Our lives have never been sacred. We have always been used as props for people peddling the sanctity of life and lauding our adopters as saviors.
It’s incredibly infuriating and hurtful to hear adoption being touted as a panacea when it is an incredibly expensive, incredibly complex, and incredibly daunting thing, not just for the adoptees themselves but for the adoptive parents who do care about their children as individuals and understand what they’re taking on. In no way, shape, or form should adoption be presented as a suitable alternative for abortion, a medically necessary lifesaving procedure. It’s not an either-or situation.

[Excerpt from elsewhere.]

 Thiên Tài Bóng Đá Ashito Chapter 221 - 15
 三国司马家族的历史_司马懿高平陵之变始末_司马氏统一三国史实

I was abused, sexually assaulted, and raped multiple times by my first boyfriend when I was fifteen or sixteen. He knew that I was not on birth control. He had been pushing me for months to talk to my mother about it, but whenever I tried, she would fly into a rage. Unsurprisingly, he kept forcing himself on me until he got me pregnant. When I told him, he threatened to kill me if I didn’t take care of it. I stopped eating lunch at school so I could save up for my half of the abortion cost. Even though he had a car and a driver’s license, he didn’t come with me to the clinic. I ended up having to catch a ride downtown with my friend’s mother. I was not asleep or even lightly sedated for the procedure. It was one of the most painful and traumatic things I have ever experienced. I saw clumps of tissue and blood being suctioned out of my body. I walked to the bus stop alone afterward, harassed by people holding signs with gruesome imagery, herded off the sidewalk and into the street by people screaming that I would go to hell for what I had done, that I was a whore and a slut and deserved to die like the “baby” I had just “murdered”.

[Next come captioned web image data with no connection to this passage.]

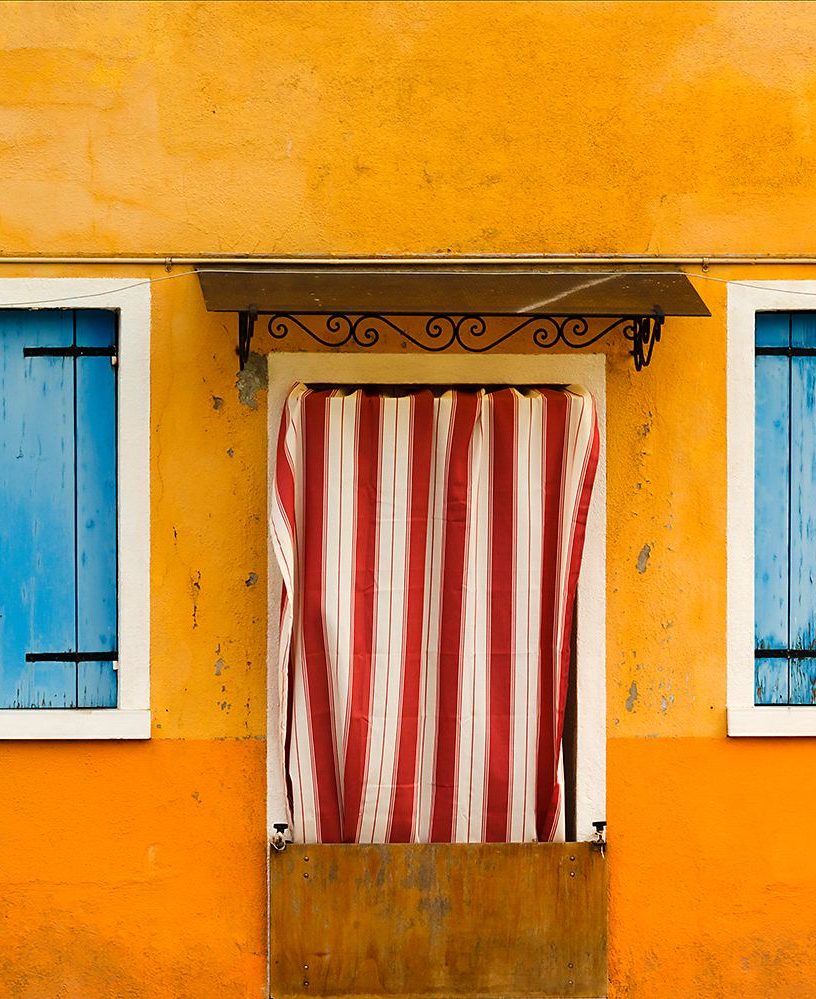 Kolorowe domki Burano, Wenecja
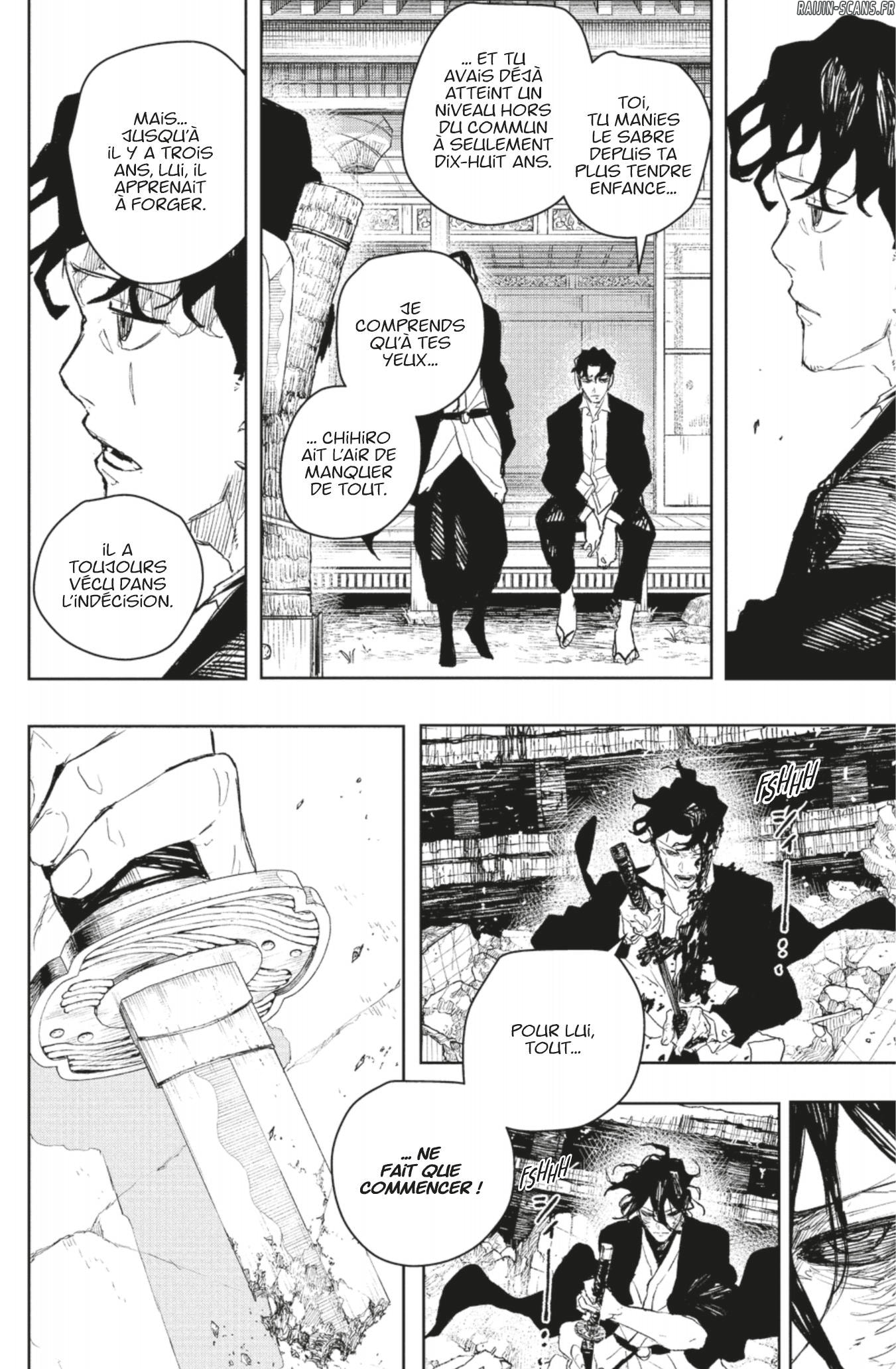 Read Kagurabachi (fr) Manga Online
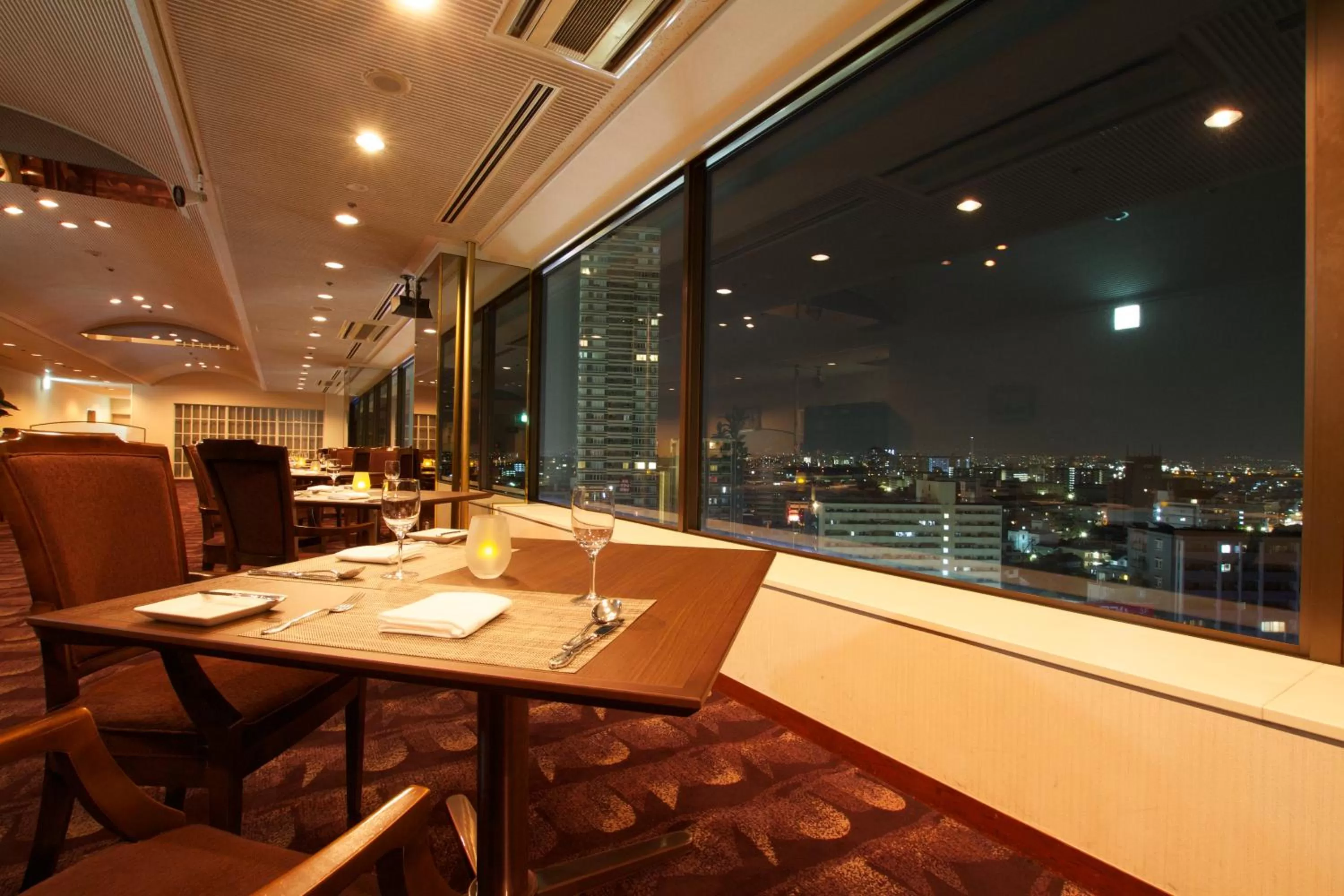 Restaurant/places to eat in Hotel Agora Osaka Moriguchi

I went through some medical complications following the procedure that necessitated an abnormal number of appointments with a gynecologist and eventually I came clean and admitted everything to my mother. I begged her not to tell my father. She promised she wouldn’t, then told him that same night. He told me, “Pack your fucking bags; I don’t keep sluts under my roof.” I didn’t protest, plead, or explain. I packed a bag and set it by the front door. I waited. He was watching ESPN. At the commercial break, he realized I was still standing in the hallway. “You can stay here until you’re eighteen,” he told me, “but don’t expect me to ever trust or respect you again.”

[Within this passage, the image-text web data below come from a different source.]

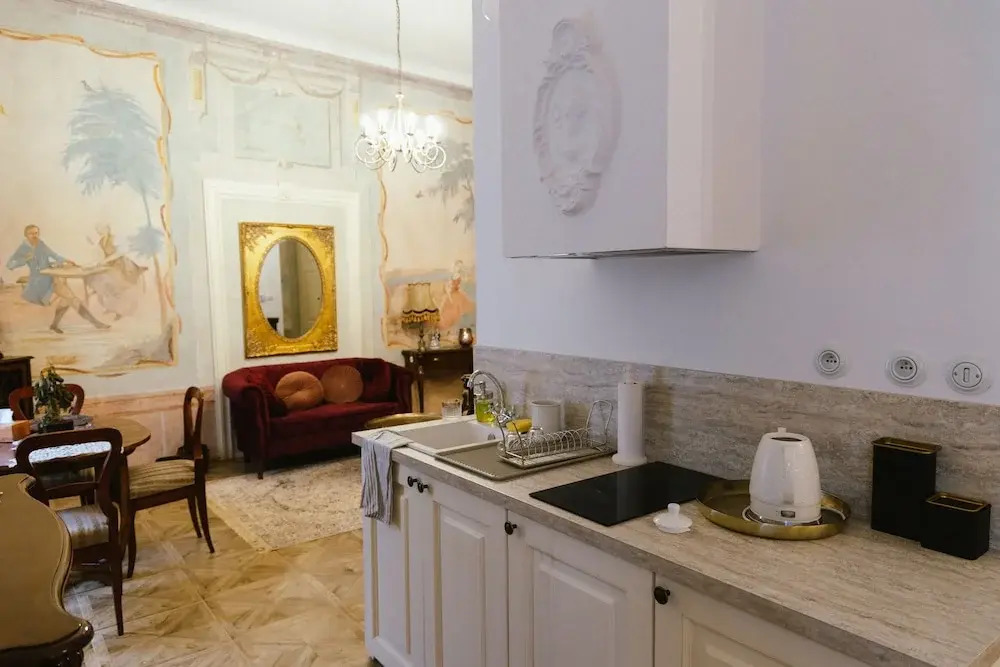 Opera apartments - Mestský palác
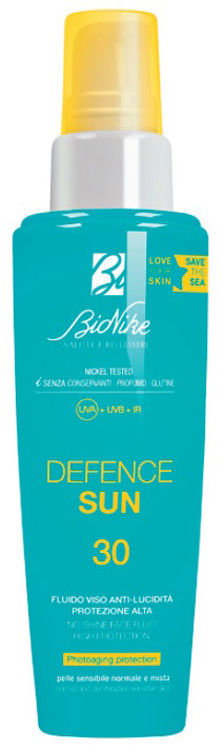 DEFENCE SUN FLUIDO 30 50 ML - pharmaluna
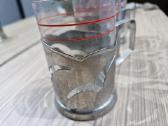 Senoviniai stiklinių laikikliai podstakanikai - nuotraukos Nr. 3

There are some pro-birth people who like to tell me, “I mean, that was a special circumstance, you were young, you had no other choice at the time,” but that’s because you know me, and you think I somehow don’t know what you really think about other people in the exact same situation I was in. Believe me. I know what you say behind closed doors. Here’s what you need to understand, though. I got pregnant because I was being forced to have sex when I wasn’t emotionally or physically ready, but the abortion was something I chose.
I did have a choice. I was lucky and privileged to. I would choose it again.
As an adoptee who has had an abortion, please understand that you are not allowed to speak for me. You’re not allowed to tell people that adoption is the more humane alternative to abortion when adoptees are forced into sexual slavery or made to peddle drugs on the streets or deported from the only home they have ever known. You’re not allowed to tell people that abortion isn’t medically necessary when people die without access to safe, hygienic ones. Most of all, whether you have a uterus or not, you’re not allowed to tell other people who have them what to do with theirs.